C. Negligent Training
Plaintiffs next bring a claim against Defendant DKMZ that it was negligent in its training of Defendant Bivens. (First Amd. Compl. ¶ 55). Negligent training under Missouri law is a variant of ordinary negligence. Garrett v. Albright, 2008 WL 795621, at *5 (W.D.Mo.2008) (March 21, 2008). Plaintiffs must therefore show:
(1) a legal duty on the part of the defendant to use ordinary care to protect the plaintiff against unreasonable risks of harm; (2) a breach of that duty; (3) a proximate cause between the breach and the resulting injury; (4) actual damages to the plaintiff’s person or property.

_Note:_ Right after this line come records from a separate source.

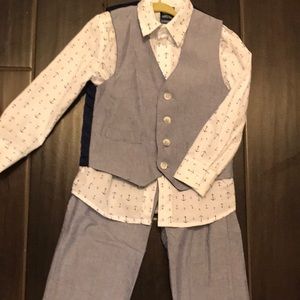 Nautica Boys 3piece set size 4t
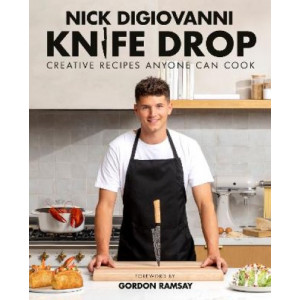 Knife Drop: Creative Recipes Anyone Can Cook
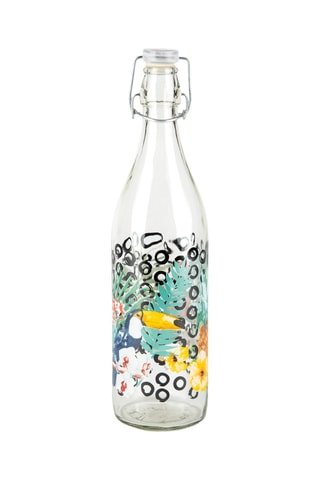 Bouteille Tropical chic - 1 l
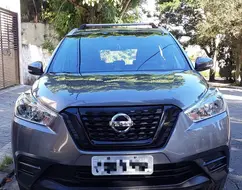 NISSAN KICKS 1.6 16V FLEXSTART S DIRECT 4P XTRONIC NISSAN KICKS 1.6 16V FLEXSTART S DIRECT 4P XTRONIC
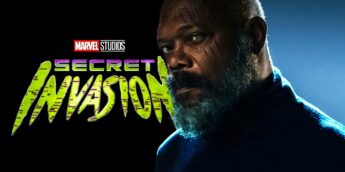 Nick Fury de Invasão Secreta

*4 Hoover’s Dairy, Inc. v. Mid–America Dairymen, Inc., 700 S.W.2d 426, 431 (Mo.1984) (en banc ). The Court again notes that the only factual allegations made relate to the accident that occurred on January 11, 2013. (First Amd. Compl. ¶¶ 15–34). There is not a single fact related to Defendant DKMZ’s training of Defendant Bivens. The negligent training claim is therefore not facially plausible.

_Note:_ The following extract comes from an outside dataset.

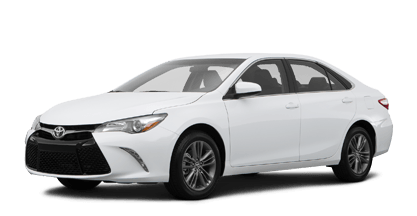2015 Toyota Camry Review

D. Negligent Maintenance of Tractor–Trailer
Plaintiffs’ final claim against Defendant DKMZ in Count III is that DKMZ was negligent in its maintenance of the tractor-trailer involved in the accident. (First Amd. Compl.¶ 55). Missouri courts analyzing negligent maintenance claims seem to approach them as a variation of ordinary negligence. See, e.g., Edwards v. Shelter Mutual Insurance Co., 280 S.W.3d 159, 163–64 (Mo.Ct.App.2009). As with the other claims listed under Count III, Plaintiffs put forward no factual allegations that would support a negligent maintenance claim.
III. Count IV
A. Negligent Hiring, Retention, and Maintenance
In Count IV, Plaintiffs bring against Defendant FedEx claims that FedEx negligently hired and retained Defendants DKMZ and Bivens, negligently supervised Defendants Bivens and DKMZ, and negligently maintained the tractor-trailer involved in the accident. (First Amd. Compl. ¶ 63). These claims contain the same flaws contained in the parallel Count III claims against Defendant DKMZ. There are simply no factual allegations to support the claims, and they therefore are not facially plausible.
B. Negligent Contracting
The final claim brought against Defendant FedEx is that FedEx was negligent in contracting with Defendants DKMZ and Bivens. (First Amd. Compl. ¶ 63). Missouri cases do not recognize or set forth the elements of a claim for “negligent contracting,” nor does the Restatement of Torts contain such a cause of action. Plaintiffs make no attempt explain their asserted cause of action, (First Amd.Compl. ¶ 63; Memorandum in Opposition to Motion to Dismiss Count IV), and the Court finds that the facts alleged fail to support a negligence claim related to FedEx’s act of contracting.
CONCLUSION
Accordingly,
IT IS HEREBY ORDERED that Defendants’ Motion to Dismiss Count II is DENIED.
IT IS FURTHER ORDERED that Defendants’ Motion to Dismiss Count III is GRANTED, and Count III of Plaintiffs’ First Amended Complaint is DISMISSED.
IT IS FINALLY ORDERED that Defendants’ Motion to Dismiss Count IV is GRANTED, and Count IV of Plaintiffs’ First Amended Complaint is DISMISSED.